GENDER-EQUITABLE PRIVACY – CAN IT EXIST?
The ultimate goal of privacy is to ensure that individuals are allowed to make decisions that are true to themselves without the role of the State. But the above examples highlight that it is not the same for all gender identities. In these situations, where is the privacy we proudly speak of? It is imperative to acknowledge that the above issues have a common variable – gender. Thus, when there is an attempt to lay down an understanding of the complexities of privacy, the above issues are ignored as they do not affect the average man in society.
The feminist critique of ‘privacy’ always points towards the complexities of the term and its application across different individuals, locations, occupations, social groups, and other inter-sectional factors. Thus, women are not the only affected group in this context. Those belonging to gender-diverse groups that face trouble ‘fitting’ into the given construct are further subject to harm with the realities of perceived privacy. The historical narrow edges of the right to privacy need to be interpreted with gender-sensitive legal ideologies to promote a better understanding of the term.
It was suggested in an illuminating article in Boston Review wherein the author pondered over why precious human liberties such as essential rights and protections were being pushed into the concept of privacy; a concept that is noticeably undecided and unreliable. This paper agrees with the sentiment and holds that privacy is not the same for different gender groups. It cannot be said to afford the same level of autonomy to everyone. To be safe at home, workplace, or general surroundings; to have absolute control over one’s body and mind and to achieve and fulfill the goals and expectations of an individual must be ensured by looking at every variable involved. Gender-equitable privacy can exist, however, it may not be the solution to the problem wherein human liberties are at stake and may require a holistic approach.

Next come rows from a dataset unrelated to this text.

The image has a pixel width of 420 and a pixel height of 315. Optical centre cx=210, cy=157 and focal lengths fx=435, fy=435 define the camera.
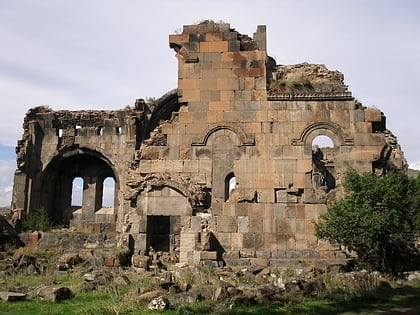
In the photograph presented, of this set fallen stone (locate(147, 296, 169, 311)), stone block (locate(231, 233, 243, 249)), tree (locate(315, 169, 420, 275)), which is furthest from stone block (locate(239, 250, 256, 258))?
fallen stone (locate(147, 296, 169, 311))

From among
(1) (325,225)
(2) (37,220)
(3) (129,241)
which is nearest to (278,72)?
(1) (325,225)

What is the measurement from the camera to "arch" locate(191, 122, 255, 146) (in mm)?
12273

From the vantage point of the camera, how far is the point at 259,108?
12.5m

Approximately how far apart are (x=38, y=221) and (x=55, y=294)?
13.4 meters

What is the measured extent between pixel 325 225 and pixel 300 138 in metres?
2.95

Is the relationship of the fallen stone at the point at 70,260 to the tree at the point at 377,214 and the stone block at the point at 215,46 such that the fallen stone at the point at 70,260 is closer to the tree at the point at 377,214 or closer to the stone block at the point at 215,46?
the tree at the point at 377,214

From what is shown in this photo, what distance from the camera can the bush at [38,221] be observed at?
19.6m

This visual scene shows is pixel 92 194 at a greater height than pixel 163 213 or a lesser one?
greater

The patriarchal structure cannot be broken down with the argument of unjustified privacy incursions, as privacy incursions are getting more widespread uncontrollably. In India, with the recent introduction of the Digital Personal Data Protection Act (2023), the right to privacy is nascent at the moment. The strengthening of a privacy framework is a pressing priority, however, the disproportionality showcased above must be identified and rectified at the outset. Gender-equitable privacy allows each individual to be on the same level and be afforded the same norms, but civil society needs to bring in changes to establish that. There needs to be a disruption of gender norms at the grassroots level. Further, gender-equitable privacy is the poster dream of privacy enthusiasts but violent crimes, marital rape, protection of trans communities, and domestic violence are issues wherein the disproportionality is strikingly apparent and needs to be addressed outside of a privacy forum for complete protection. Ever since it was bought in as a concept in the academic sphere, the right to privacy has evolved and it will keep evolving. Thus, there must be an earnest attempt to achieve both – the protection of gender identities as well as gender-equitable privacy in the country.